Yea a lot, not to mention when it comes to attire.
What a spectacle it was in March to see Venezuelan President Hugo Chávez chasing President Bush up the length of Latin America, from Buenos Aires to Port-au-Prince, shouting challenges and insults at the American leader and “empire.” Gilbert and Sullivan could have turned this indirect combat between the hemisphere’s two most self-consciously macho presidents into a smashing comic opera.
Bush was not in his usual macho mode. On visits to Brazil, Uruguay, Colombia, Guatemala, and Mexico, he didn’t wrestle foreign security guards, as he had done in 2004, but behaved like a diplomat discussing issues of real interest to Latins and Americans. The president focused on social justice, energy, trade, and migration, substantially downplaying the U.S. security concerns that had become the increasingly abrasive core of U.S.-Latin relations since September 11. Without ever publicly uttering the Venezuelan president’s name, Bush promoted a constructive alternative to the Chávez-style authoritarian populism that has spread in Latin America during recent years and took at least a preliminary major step forward in relations with much of the region, particularly the largest country of them all, Brazil.
In contrast, Chávez was wearing his paratrooper boots and was in no mood for diplomacy. He began his safari in Argentina with a broadside on Bush the “political cadaver.” He went on to Bolivia, Nicaragua, Jamaica, and Haiti, ceaselessly blasting Bush and “the empire” with a wild-eyed flourish, looking something like the opera fanatic in Werner Herzog’s film Fitzcarraldo. Chávez massaged anti-American crowds that rallied to him, though most were not as crowded as expected.

▸ Data to process
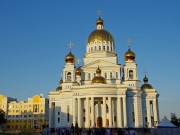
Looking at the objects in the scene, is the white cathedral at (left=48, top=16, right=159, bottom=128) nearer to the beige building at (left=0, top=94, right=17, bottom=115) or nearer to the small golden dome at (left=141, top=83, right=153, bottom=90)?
the small golden dome at (left=141, top=83, right=153, bottom=90)

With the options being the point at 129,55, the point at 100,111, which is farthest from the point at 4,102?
the point at 129,55

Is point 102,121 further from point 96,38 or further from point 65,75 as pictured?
point 96,38

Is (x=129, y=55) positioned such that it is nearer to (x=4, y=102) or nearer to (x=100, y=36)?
(x=100, y=36)

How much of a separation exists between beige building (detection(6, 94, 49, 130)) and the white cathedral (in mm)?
23130

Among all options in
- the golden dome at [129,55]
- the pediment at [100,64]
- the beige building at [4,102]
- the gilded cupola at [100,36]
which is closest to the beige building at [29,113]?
the beige building at [4,102]

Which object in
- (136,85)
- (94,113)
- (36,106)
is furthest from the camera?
(36,106)

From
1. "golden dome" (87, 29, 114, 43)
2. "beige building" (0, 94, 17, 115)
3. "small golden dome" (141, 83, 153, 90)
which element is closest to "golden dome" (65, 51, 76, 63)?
"golden dome" (87, 29, 114, 43)

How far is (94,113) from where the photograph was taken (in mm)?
41625

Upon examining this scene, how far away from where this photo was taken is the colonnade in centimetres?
4144

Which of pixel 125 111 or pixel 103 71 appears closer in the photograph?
pixel 125 111

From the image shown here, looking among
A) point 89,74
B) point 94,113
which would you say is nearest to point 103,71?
point 89,74

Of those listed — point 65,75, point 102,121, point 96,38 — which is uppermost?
point 96,38

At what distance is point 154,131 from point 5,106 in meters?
63.2

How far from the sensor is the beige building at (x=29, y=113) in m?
73.2
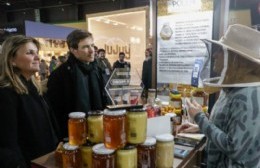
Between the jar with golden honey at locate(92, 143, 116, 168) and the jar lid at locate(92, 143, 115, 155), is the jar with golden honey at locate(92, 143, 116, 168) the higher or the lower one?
the lower one

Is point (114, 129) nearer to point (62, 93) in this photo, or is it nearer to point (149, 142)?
point (149, 142)

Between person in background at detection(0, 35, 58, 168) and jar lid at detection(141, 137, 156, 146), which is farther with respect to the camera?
person in background at detection(0, 35, 58, 168)

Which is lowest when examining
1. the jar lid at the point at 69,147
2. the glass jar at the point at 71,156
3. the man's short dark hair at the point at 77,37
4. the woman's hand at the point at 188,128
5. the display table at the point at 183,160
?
the display table at the point at 183,160

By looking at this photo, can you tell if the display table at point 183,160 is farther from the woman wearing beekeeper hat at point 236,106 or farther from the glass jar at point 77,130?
the glass jar at point 77,130

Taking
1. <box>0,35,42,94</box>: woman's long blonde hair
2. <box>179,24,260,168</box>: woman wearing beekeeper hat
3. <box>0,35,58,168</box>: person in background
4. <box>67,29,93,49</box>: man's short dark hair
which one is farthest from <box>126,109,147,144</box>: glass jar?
<box>67,29,93,49</box>: man's short dark hair

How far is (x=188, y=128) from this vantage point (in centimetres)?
188

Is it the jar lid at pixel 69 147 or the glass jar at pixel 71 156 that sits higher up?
the jar lid at pixel 69 147

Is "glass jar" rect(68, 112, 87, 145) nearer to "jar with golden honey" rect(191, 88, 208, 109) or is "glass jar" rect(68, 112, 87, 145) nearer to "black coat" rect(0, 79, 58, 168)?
"black coat" rect(0, 79, 58, 168)

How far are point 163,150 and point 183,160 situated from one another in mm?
261

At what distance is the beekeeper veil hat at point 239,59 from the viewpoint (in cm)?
122

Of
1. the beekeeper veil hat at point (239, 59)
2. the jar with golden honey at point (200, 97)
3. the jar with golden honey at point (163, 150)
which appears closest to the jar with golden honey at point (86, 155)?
the jar with golden honey at point (163, 150)

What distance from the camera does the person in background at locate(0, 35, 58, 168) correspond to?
1504mm

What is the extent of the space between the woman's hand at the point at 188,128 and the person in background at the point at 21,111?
99 cm

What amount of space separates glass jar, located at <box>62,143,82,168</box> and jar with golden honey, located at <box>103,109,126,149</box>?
0.18 metres
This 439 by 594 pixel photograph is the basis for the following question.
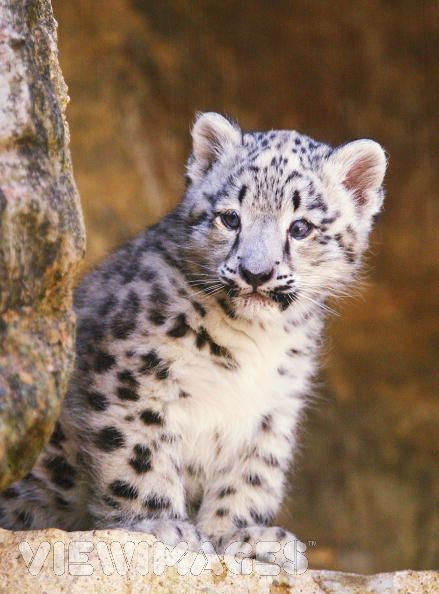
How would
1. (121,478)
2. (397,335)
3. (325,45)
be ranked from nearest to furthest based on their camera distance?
(121,478) < (325,45) < (397,335)

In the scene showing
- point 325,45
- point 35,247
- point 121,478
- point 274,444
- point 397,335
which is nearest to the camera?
point 35,247

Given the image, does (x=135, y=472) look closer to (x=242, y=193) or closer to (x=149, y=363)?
(x=149, y=363)

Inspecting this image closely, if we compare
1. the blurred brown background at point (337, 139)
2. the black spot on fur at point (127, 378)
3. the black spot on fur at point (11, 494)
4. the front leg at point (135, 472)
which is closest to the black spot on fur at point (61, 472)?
the black spot on fur at point (11, 494)

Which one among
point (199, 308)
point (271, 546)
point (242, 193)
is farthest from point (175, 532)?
point (242, 193)

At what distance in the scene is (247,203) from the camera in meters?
4.71

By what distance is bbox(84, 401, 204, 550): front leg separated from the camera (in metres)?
4.64

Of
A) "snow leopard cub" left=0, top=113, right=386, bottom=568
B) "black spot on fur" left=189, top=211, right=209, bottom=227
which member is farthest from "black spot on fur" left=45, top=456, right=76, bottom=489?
"black spot on fur" left=189, top=211, right=209, bottom=227

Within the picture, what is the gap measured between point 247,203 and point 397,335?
439 cm

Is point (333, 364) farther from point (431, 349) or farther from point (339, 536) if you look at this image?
A: point (339, 536)

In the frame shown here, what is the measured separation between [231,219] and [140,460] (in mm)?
1125

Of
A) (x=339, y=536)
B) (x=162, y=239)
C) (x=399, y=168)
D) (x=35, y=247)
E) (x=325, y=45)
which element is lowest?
(x=339, y=536)

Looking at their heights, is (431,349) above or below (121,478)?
above

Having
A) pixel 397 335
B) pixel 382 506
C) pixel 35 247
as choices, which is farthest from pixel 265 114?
pixel 35 247

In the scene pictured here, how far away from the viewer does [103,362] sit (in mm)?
4812
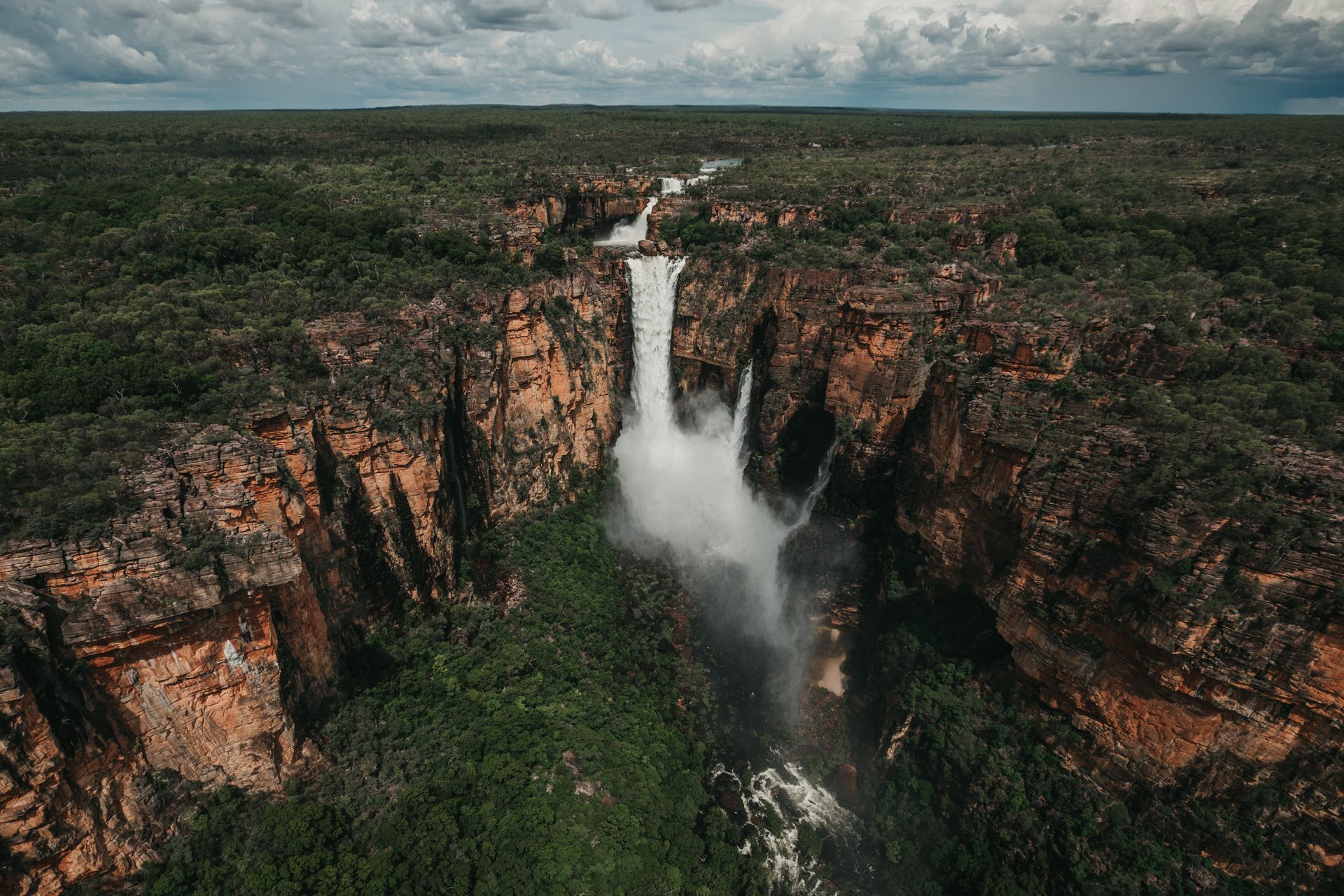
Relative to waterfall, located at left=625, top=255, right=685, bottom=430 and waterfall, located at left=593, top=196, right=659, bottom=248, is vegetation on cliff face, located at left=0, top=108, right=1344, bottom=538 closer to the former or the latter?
waterfall, located at left=593, top=196, right=659, bottom=248

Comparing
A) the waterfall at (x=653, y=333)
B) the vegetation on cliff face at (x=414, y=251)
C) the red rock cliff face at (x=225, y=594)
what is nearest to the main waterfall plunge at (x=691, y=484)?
the waterfall at (x=653, y=333)

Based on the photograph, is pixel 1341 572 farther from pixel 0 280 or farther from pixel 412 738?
pixel 0 280

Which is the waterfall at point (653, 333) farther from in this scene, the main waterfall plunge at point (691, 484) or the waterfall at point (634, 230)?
the waterfall at point (634, 230)

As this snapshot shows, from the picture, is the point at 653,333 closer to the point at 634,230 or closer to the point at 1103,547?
the point at 634,230

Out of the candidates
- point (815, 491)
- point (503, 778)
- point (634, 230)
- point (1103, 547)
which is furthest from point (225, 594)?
point (634, 230)

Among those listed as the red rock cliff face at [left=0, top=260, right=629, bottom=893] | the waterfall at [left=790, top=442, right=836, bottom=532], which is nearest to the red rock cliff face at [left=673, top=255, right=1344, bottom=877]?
the waterfall at [left=790, top=442, right=836, bottom=532]
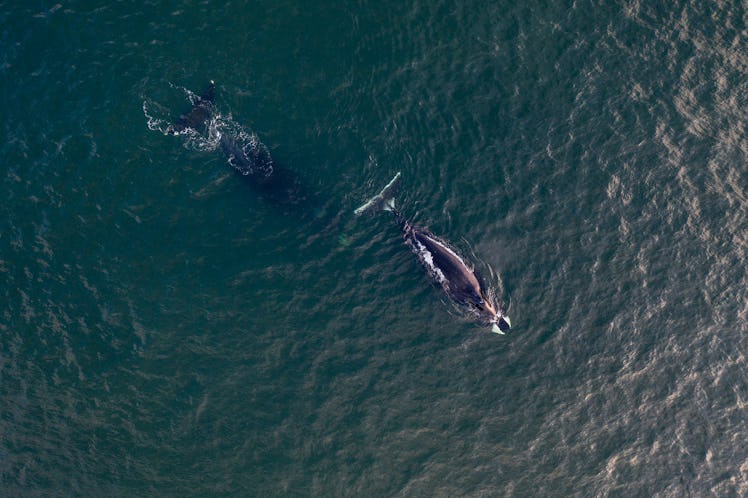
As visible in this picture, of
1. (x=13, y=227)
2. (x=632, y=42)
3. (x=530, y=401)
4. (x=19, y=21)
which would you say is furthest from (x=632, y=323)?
(x=19, y=21)

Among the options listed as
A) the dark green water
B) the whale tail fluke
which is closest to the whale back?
the dark green water

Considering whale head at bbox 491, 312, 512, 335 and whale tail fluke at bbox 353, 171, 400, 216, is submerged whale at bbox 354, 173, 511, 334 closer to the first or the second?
whale head at bbox 491, 312, 512, 335

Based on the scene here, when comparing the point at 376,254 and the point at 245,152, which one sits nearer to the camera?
the point at 376,254

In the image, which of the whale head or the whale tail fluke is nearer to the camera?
the whale head

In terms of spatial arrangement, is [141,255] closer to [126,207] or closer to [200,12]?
[126,207]

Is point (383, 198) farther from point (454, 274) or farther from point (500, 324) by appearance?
point (500, 324)

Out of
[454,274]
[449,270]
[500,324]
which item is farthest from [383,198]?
[500,324]
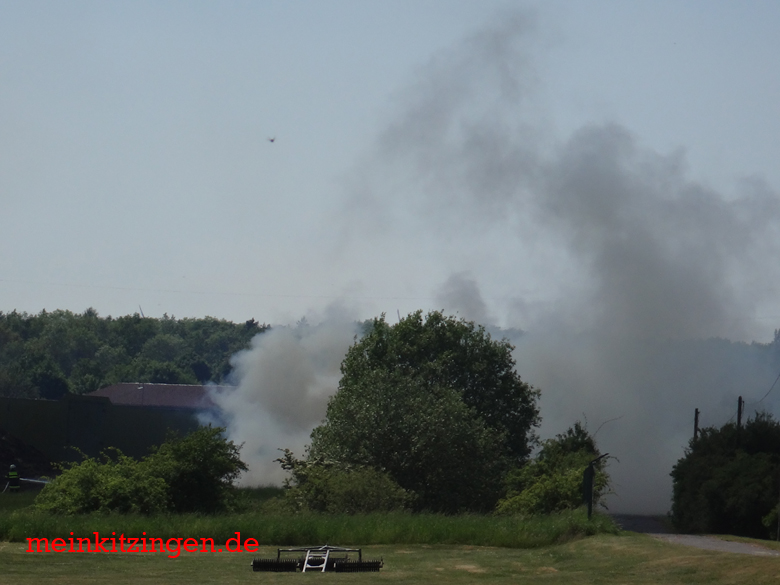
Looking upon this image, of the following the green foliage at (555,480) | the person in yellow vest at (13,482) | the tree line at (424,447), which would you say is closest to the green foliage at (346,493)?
the tree line at (424,447)

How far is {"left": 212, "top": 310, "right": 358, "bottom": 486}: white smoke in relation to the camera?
88312 mm

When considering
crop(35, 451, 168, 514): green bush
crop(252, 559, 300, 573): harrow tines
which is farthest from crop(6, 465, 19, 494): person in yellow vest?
crop(252, 559, 300, 573): harrow tines

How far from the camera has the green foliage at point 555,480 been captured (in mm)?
42781

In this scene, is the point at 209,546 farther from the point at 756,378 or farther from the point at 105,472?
the point at 756,378

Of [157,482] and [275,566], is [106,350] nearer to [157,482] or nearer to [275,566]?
[157,482]

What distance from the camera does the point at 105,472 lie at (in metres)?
39.0

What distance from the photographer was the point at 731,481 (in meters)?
51.3

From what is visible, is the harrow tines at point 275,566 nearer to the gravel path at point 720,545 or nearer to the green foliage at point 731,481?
the gravel path at point 720,545

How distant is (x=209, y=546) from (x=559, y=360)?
222 feet

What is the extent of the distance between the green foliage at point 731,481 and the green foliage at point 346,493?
16.3 m

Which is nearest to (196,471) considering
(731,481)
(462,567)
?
(462,567)

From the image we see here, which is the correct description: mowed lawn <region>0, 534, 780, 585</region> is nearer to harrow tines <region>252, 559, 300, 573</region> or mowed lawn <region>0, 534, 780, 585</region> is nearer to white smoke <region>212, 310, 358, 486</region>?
harrow tines <region>252, 559, 300, 573</region>

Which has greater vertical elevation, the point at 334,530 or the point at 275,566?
the point at 334,530

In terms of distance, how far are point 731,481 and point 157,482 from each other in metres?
28.6
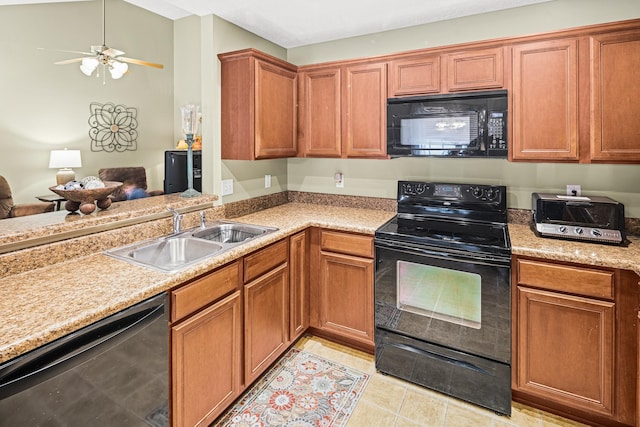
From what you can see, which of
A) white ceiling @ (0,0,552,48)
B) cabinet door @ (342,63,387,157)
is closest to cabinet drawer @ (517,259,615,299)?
cabinet door @ (342,63,387,157)

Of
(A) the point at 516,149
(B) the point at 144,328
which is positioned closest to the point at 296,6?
(A) the point at 516,149

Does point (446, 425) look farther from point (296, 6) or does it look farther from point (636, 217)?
point (296, 6)

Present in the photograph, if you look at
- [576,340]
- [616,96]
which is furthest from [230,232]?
[616,96]

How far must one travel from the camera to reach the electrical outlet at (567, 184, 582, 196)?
2272 millimetres

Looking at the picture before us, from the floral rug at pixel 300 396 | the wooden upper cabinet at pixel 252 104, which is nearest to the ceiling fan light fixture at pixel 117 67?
the wooden upper cabinet at pixel 252 104

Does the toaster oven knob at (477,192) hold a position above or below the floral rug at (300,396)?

▸ Prompt 1
Name every country that the passage on Bush and Chávez says Bush visited on his trip.
▸ Prompt 2
Copy the lines of the rows starting at the one containing "Inspecting this image closely, if we compare" and ending at the one containing "4. the front leg at point (135, 472)".

▸ Full answer 1
Brazil, Uruguay, Colombia, Guatemala, and Mexico

▸ Full answer 2
Inspecting this image closely, if we compare
1. the blurred brown background at point (337, 139)
2. the black spot on fur at point (127, 378)
3. the black spot on fur at point (11, 494)
4. the front leg at point (135, 472)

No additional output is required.